For the existing homes, they have grown their LIHEAP weatherization program using a combination of both tribal and federal funding. Not only do they offer weatherization workshops that provide the supplies and demonstrations of how to improve energy efficiency with simple DIY fixes, but they also educate on fire safety and install smoke and carbon monoxide detectors in homes. Wood-burning homes that are in need of a chimney cleaning can have their flue cleaned by the tribe, and wood stoves that are known as the primary heating appliance are inventoried in a tribe database in order to track which vulnerable people are using an unsafe stove.
Since many homes eligible for heating assistance used firewood as their primary heating fuel they coordinated a stove swap-out program with the Department of Energy: Air Quality Program and are slowly addressing older wood stoves being replaced. Power outages are common in rural areas, during the winter of 2023 a power outage lasted two days, leaving everyone with an electric furnace in a really bad condition. Backup biomass heat will always be popular and wood stove installations are becoming more regular even in new builds.
The financial security allowed them to recruit a full-time, year-round crew that sources, processes, and delivers firewood for their heating assistance and firewood program. Anywhere from two to four cords of split and seasoned firewood is delivered to tribal residents requesting wood for energy assistance. They determine eligibility based on income, and priority status like age, ability, and minors in the household. Low-income eligible clients requesting wood for heating assistance will receive four cords and tribal member clients who are over income receive two cords. It is important the program assists clients with the lowest of incomes with the highest of need.

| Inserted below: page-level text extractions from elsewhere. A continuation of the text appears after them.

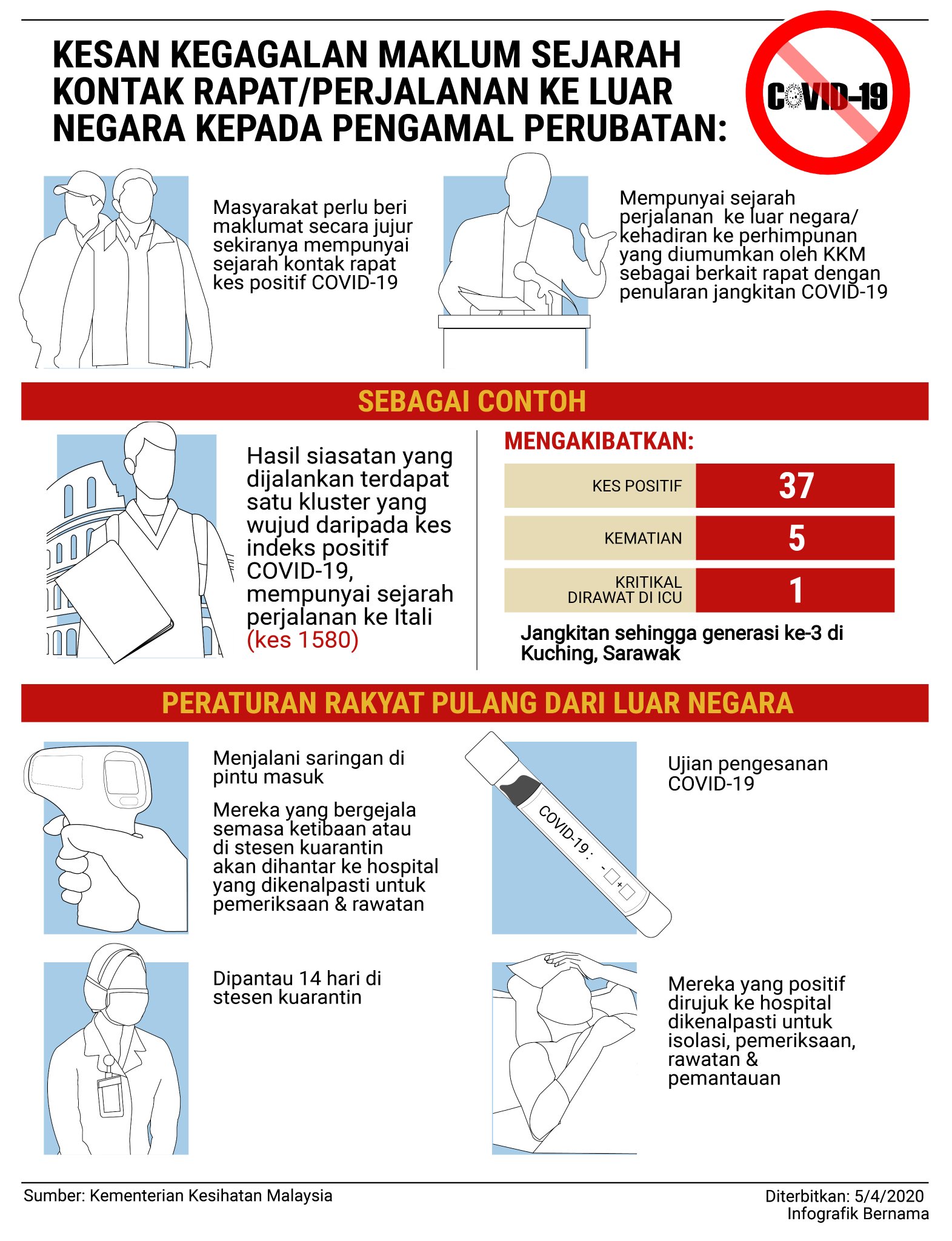 KESAN KEGAGALAN MAKLUM SEJARAH KONTAK RAPAT/PERJALANAN KE LUAR NEGARA KEPADA PENGAMAL PERUBATAN:

COVID-19

Masyarakat perlu beri maklumat secara jujur sekiranya mempunyai sejarah kontak rapat kes positif COVID-19

Mempunyai sejarah perjalanan ke luar negara/ kehadiran ke perhimpunan yang diumumkan oleh KKM sebagai berkait rapat dengan penularan jangkitan COVID-19

SEBAGAI CONTOH

Hasil siasatan yang dijalankan terdapat satu kluster yang wujud daripada kes indeks positif COVID-19, mempunyai sejarah perjalanan ke Itali (kes 1580)

MENGAKIBATKAN:

| KES POSITIF | 37 |
|---|---|
| KEMATIAN | 5 |
| KRITIKAL DIRAWAT DI ICU | 1 |

Jangkitan sehingga generasi ke-3 di Kuching, Sarawak

PERATURAN RAKYAT PULANG DARI LUAR NEGARA

Menjalani saringan di pintu masuk

Mereka yang bergejala semasa ketibaan atau di stesen kuarantin akan dihantar ke hospital yang dikenalpasti untuk pemeriksaan & rawatan

COVID-19 : - +

Ujian pengesanan COVID-19

Dipantau 14 hari di stesen kuarantin

Mereka yang positif dirujuk ke hospital dikenalpasti untuk isolasi, pemeriksaan, rawatan & pemantauan

Sumber: Kementerian Kesihatan Malaysia

Diterbitkan: 5/4/2020
Infografik Bernama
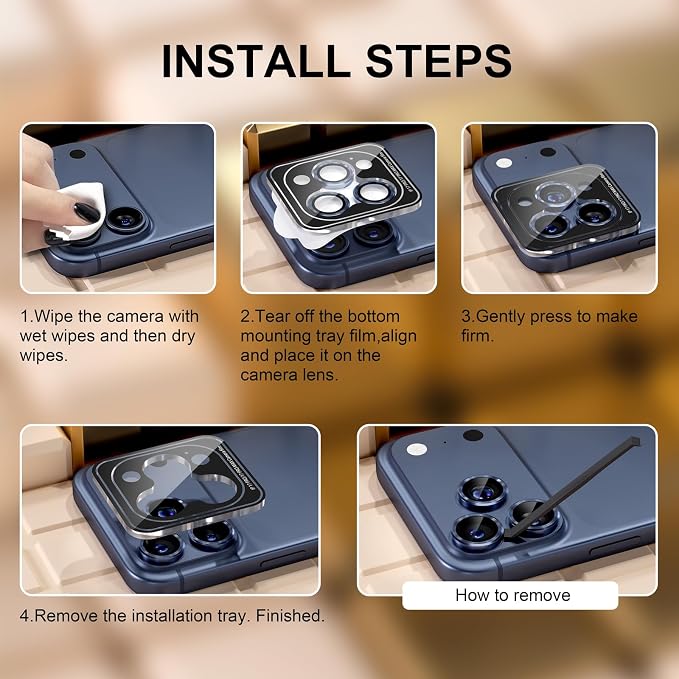 INSTALL STEPS

1.Wipe the camera with wet wipes and then dry wipes.

2.Tear off the bottom mounting tray film,align and place it on the camera lens.

3.Gently press to make firm.

4.Remove the installation tray. Finished.

How to remove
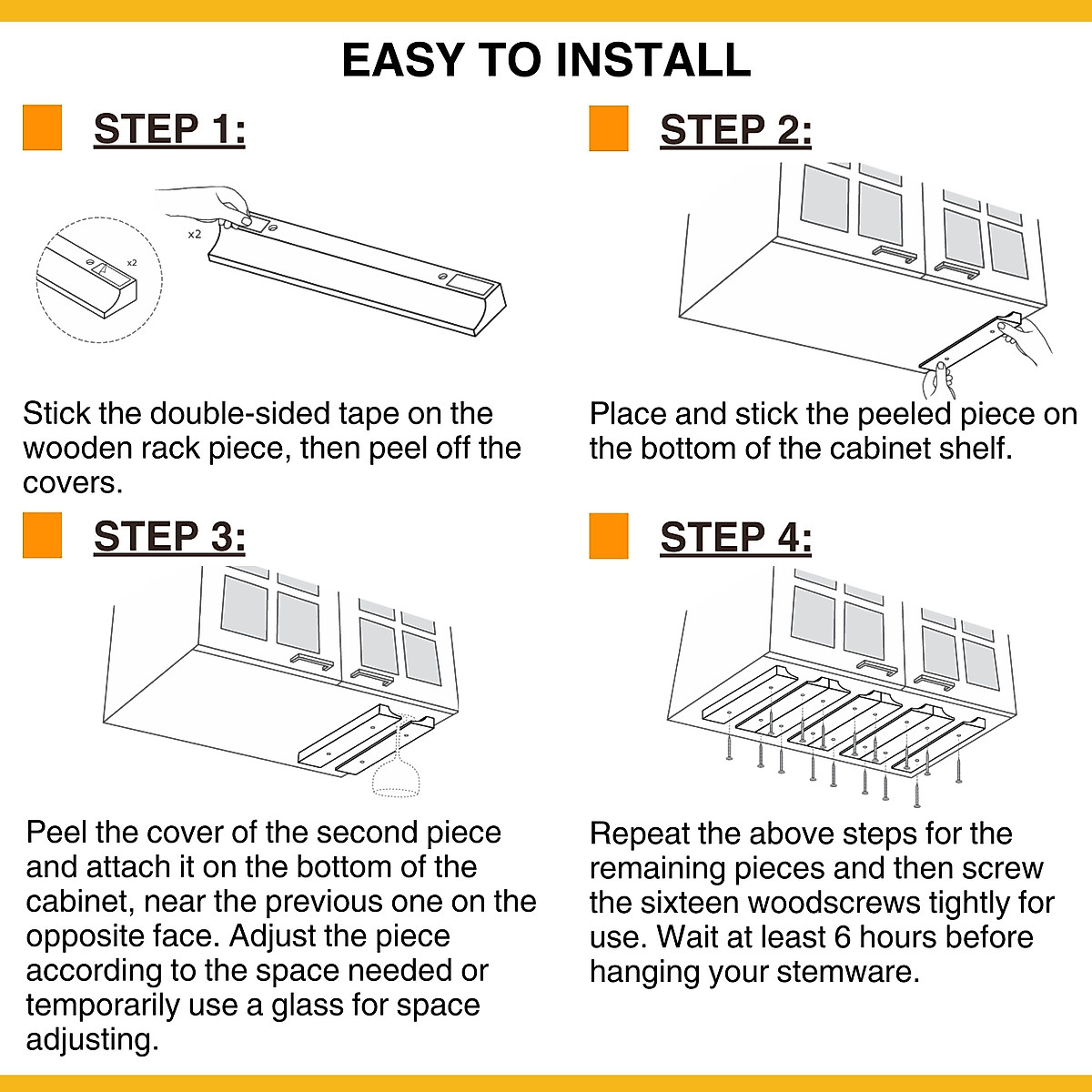 EASY TO INSTALL

STEP 1:

x2

x2

Stick the double-sided tape on the wooden rack piece, then peel off the covers.

STEP 2:

Place and stick the peeled piece on the bottom of the cabinet shelf.

STEP 3:

Peel the cover of the second piece and attach it on the bottom of the cabinet, near the previous one on the opposite face. Adjust the piece according to the space needed or temporarily use a glass for space adjusting.

STEP 4:

Repeat the above steps for the remaining pieces and then screw the sixteen woodscrews tightly for use. Wait at least 6 hours before hanging your stemware.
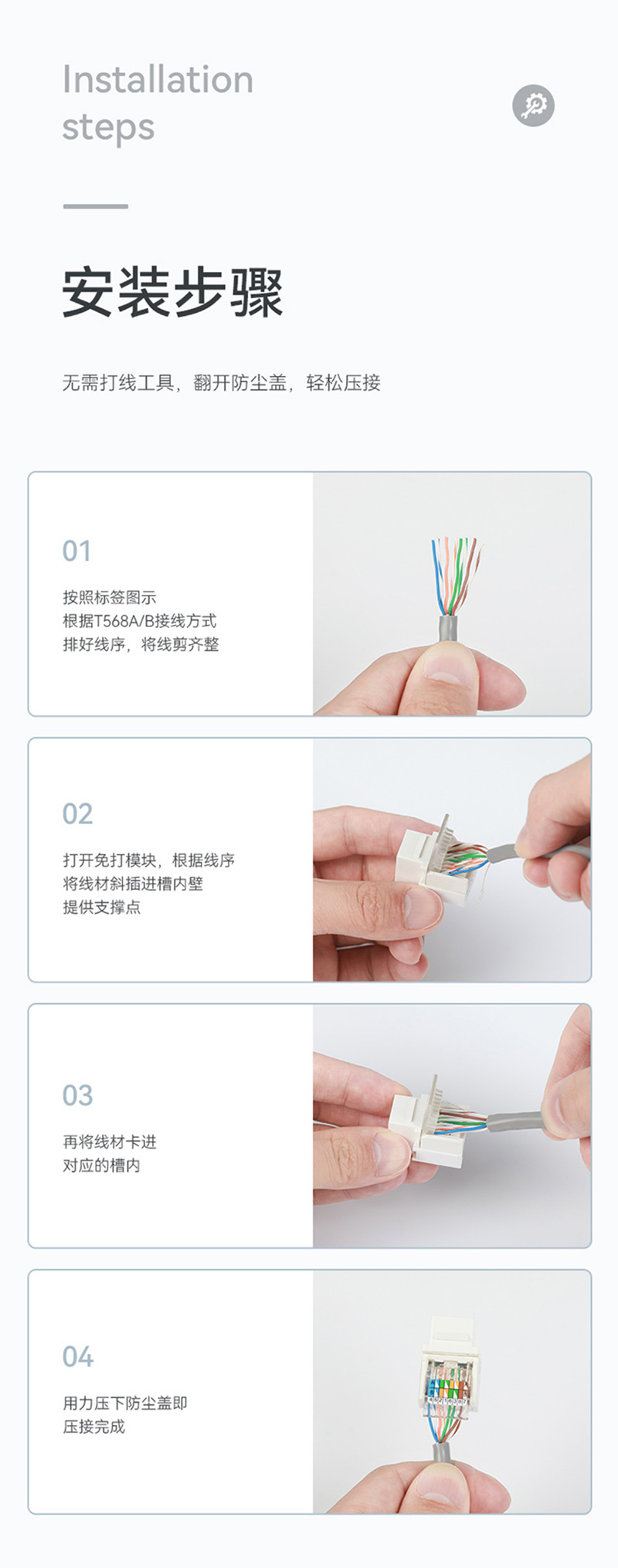 Installation steps

安装步骤

无需打线工具，翻开防尘盖，轻松压接

01

按照标签图示
根据T568A/B接线方式
排好线序，将线剪齐整

02

打开免打模块，根据线序
将线材斜插进槽内壁
提供支撑点

03

再将线材卡进
对应的槽内

04

用力压下防尘盖即
压接完成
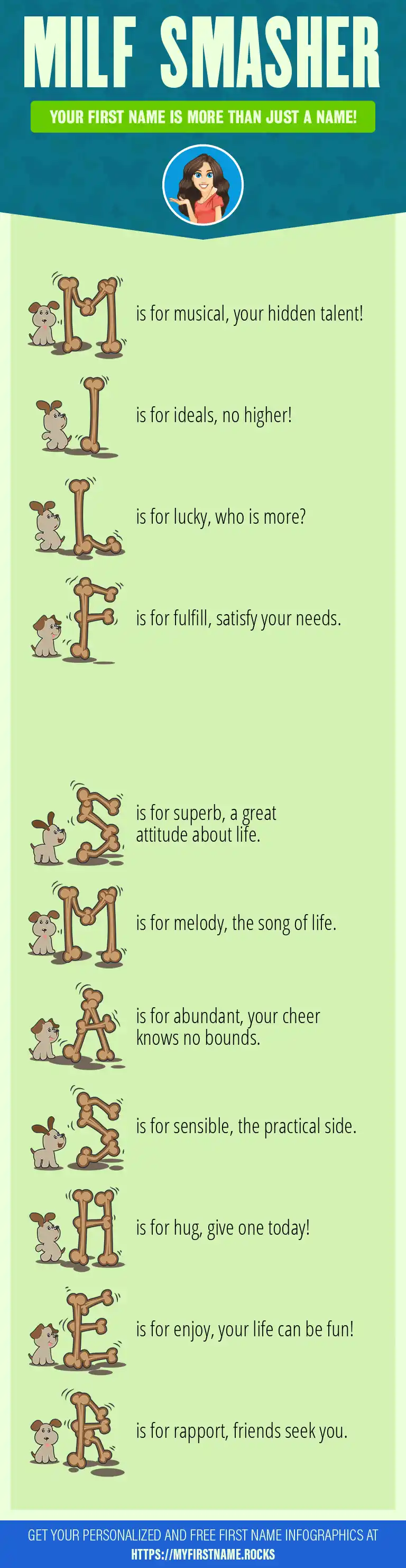 MILF SMASHER

YOUR FIRST NAME IS MORE THAN JUST A NAME!

M is for musical, your hidden talent!

I is for ideals, no higher!

L is for lucky, who is more?

F is for fulfill, satisfy your needs.

S is for superb, a great attitude about life.

M is for melody, the song of life.

A is for abundant, your cheer knows no bounds.

S is for sensible, the practical side.

H is for hug, give one today!

E is for enjoy, your life can be fun!

R is for rapport, friends seek you.

GET YOUR PERSONALIZED AND FREE FIRST NAME INFOGRAPHICS AT HTTPS://MYFIRSTNAME.ROCKS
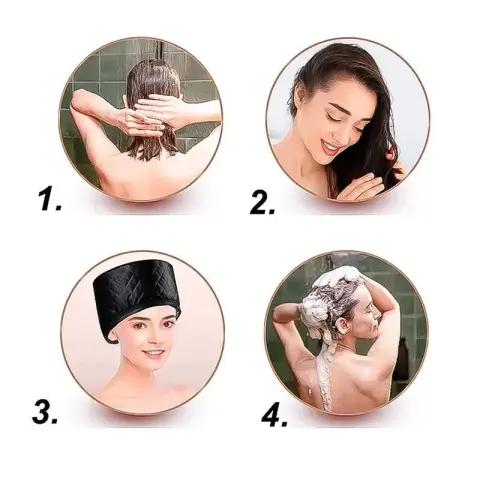 1.

2.

3.

4.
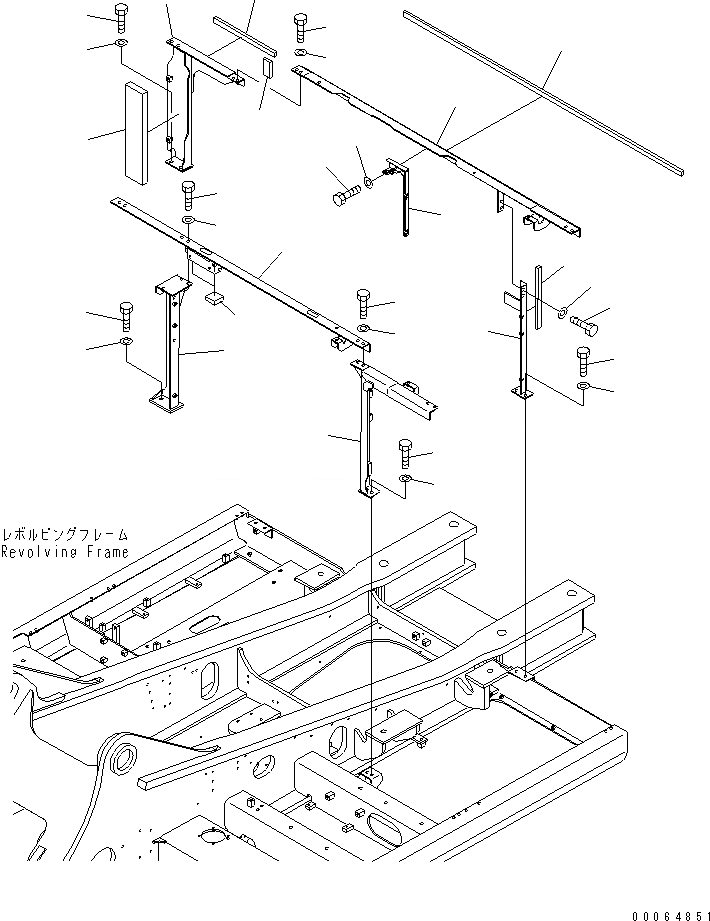 レボルビングフレーム
Revolving Frame

00064851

In order to accommodate all wood-burning households the firewood program has intentionally grown its administrative side. The program is set up to be ahead of the demand for firewood instead of a response to crisis. Although they would provide wood to a person in a crisis, the proactive approach that begins processing firewood requests in September has allowed them to stay ahead of the demand for wood from their program. This helps when clients who apply can have their wood delivered in the matter of days instead of waiting months due to popular demand of the program.
"A 4-person crew uses 3 trucks, 4 splitters, 6 chainsaws, and 3 trailers to deliver hundreds of cords of firewood every winter."
-Lloyd Woodlot and Crew Manager
Raelynn Appenay, the consumer service coordinator and direct point of contact for program applicants, took me on a tour of the Shoshone-Bannock firewood lot. Once we arrived we met Lloyd the wood crew lead who boasted about the trailers of wood they had already delivered to homes. This is the first year they partnered with Wood for Life and recovered the bulk of their long logs from a timber project in the Sawtooth Mtns.; this partnership has opened up a large portion of their budget previously spent on fuel logs and firewood. At least 200 homes receive firewood through their heating assistance and firewood program. A 4 person crew uses 3 trucks, 4 splitters, 6 chainsaws, and 3 trailers to deliver hundreds of cords of firewood every winter.
Additional ways the Shoshone-Bannock assist their community with using wood as a heating fuel is with summer programs that encourage able-bodied individuals to harvest firewood using tools provided by the tribe. Around eight families benefit from this opportunity but they are eager to grow. The person requesting assistance secures a tribal firewood permit with the Forest Service then together with sawyers from the firewood crew they go out and harvest fuel logs from the National Forest using personal protective gear, chainsaws, trucks, and trailers provided by the tribe’s firewood program. Because the Shoshone-Bannock tribe believes in empowering its people they are partnering with us, the Alliance for Green Heat, to promote Burn Wise education materials to their wood-burning homes and engage their community with their indoor air quality in the winter.
We learned so much from the impact firewood programs have on tribal communities and thank the Shoshone-Bannock people, and Lloyd, Dustin, and Raelynn for their willingness to share about their successes and goals with scaling their firewood program.